Last year's average of 4.5 days has now plummeted, with cybercriminals now striking within the first 24 hours of gaining access, according to findings by cybersecurity firm Secureworks.
This alarming trend underscores the company's warning that 2023 may witness an unprecedented surge in ransomware attacks, with three times as many victims appearing on leak sites in May compared to the same period last year.
However, Secureworks highlights a caveat regarding leak sites as a metric for gauging the scale of the ransomware issue. Notably, the report emphasizes that leak sites may only represent around 10% of the total victims known to law enforcement.
Consequently, it urges caution when interpreting leak site data. Despite this, the aggregate data undeniably underscores the enduring appeal of ransomware and data extortion as lucrative criminal enterprises, posing a substantial threat to businesses.

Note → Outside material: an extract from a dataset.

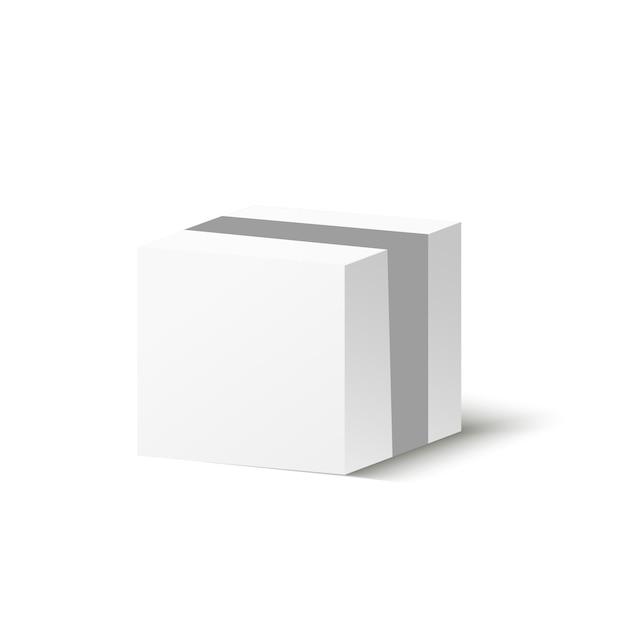 Corton box op een transparante achtergrond. illustratie van een geschenk of pakket. Premium Vector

Secureworks further reveals a disturbing statistic: in over 50% of its incident response cases, hackers managed to unleash their malware within a mere 24 hours of infiltrating the victim's network.

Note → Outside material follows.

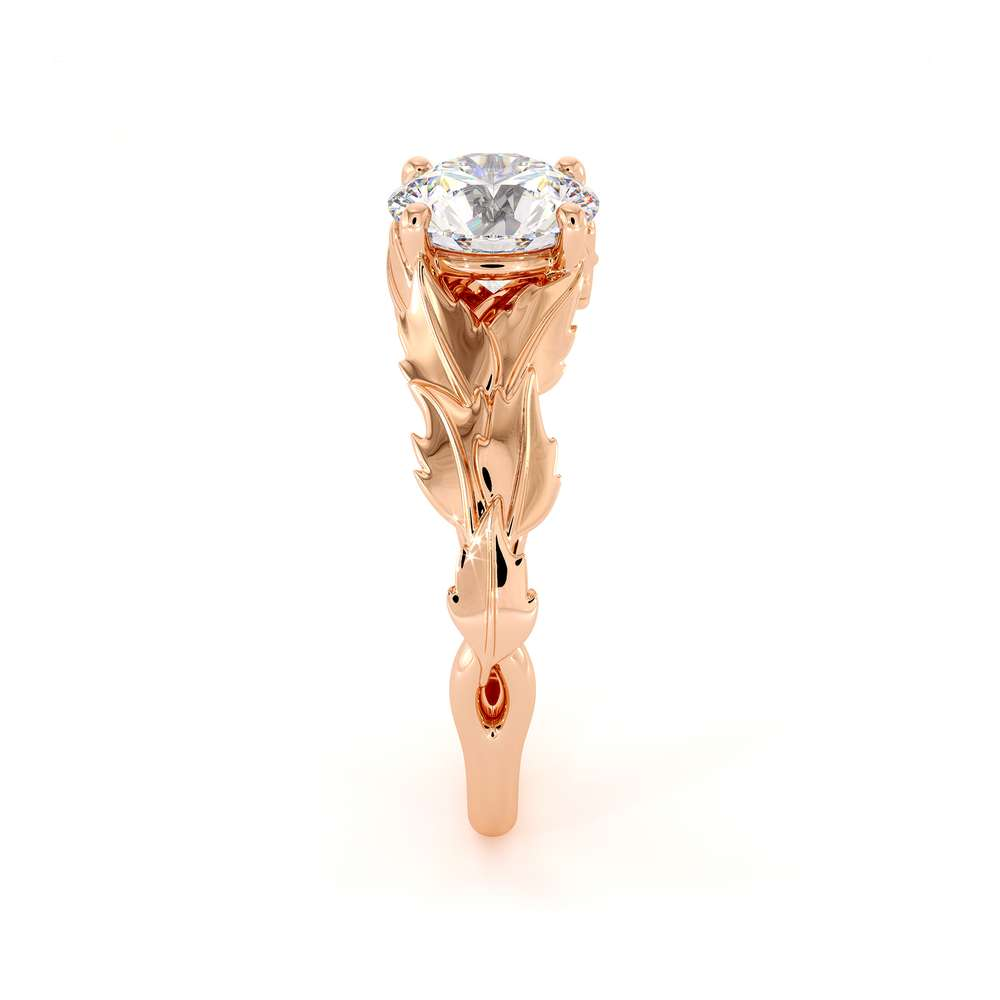 Leaf Engagement Ring Moissanite Engagement Ring Rose Gold Ring by Camellia Jewelry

This marks a stark drop from the 4.5-day average observed last year. In 10% of cases, ransomware was deployed within a staggeringly short five-hour window from initial access.
Don Smith, VP Threat Intelligence at Secureworks Counter Threat Unit, sheds light on the driving force behind this reduction in dwell time. He posits that cybercriminals are motivated by a desire to minimize the chances of detection, as the cybersecurity industry has become more proficient at identifying precursors to ransomware attacks.
Consequently, threat actors are shifting focus towards simpler and faster operations, forsaking larger-scale, complex encryption events that span multiple enterprise sites. However, the risk posed by these expedited attacks remains significantly high.
Smith adds a cautionary note, emphasizing that despite the prevalence of familiar threat actors, the emergence of new and highly active threat groups is contributing to a notable surge in both victims and data breaches.
Even in the face of high-profile crackdowns and sanctions, cybercriminals exhibit a remarkable capacity for adaptation, ensuring that the threat continues to escalate at an alarming pace.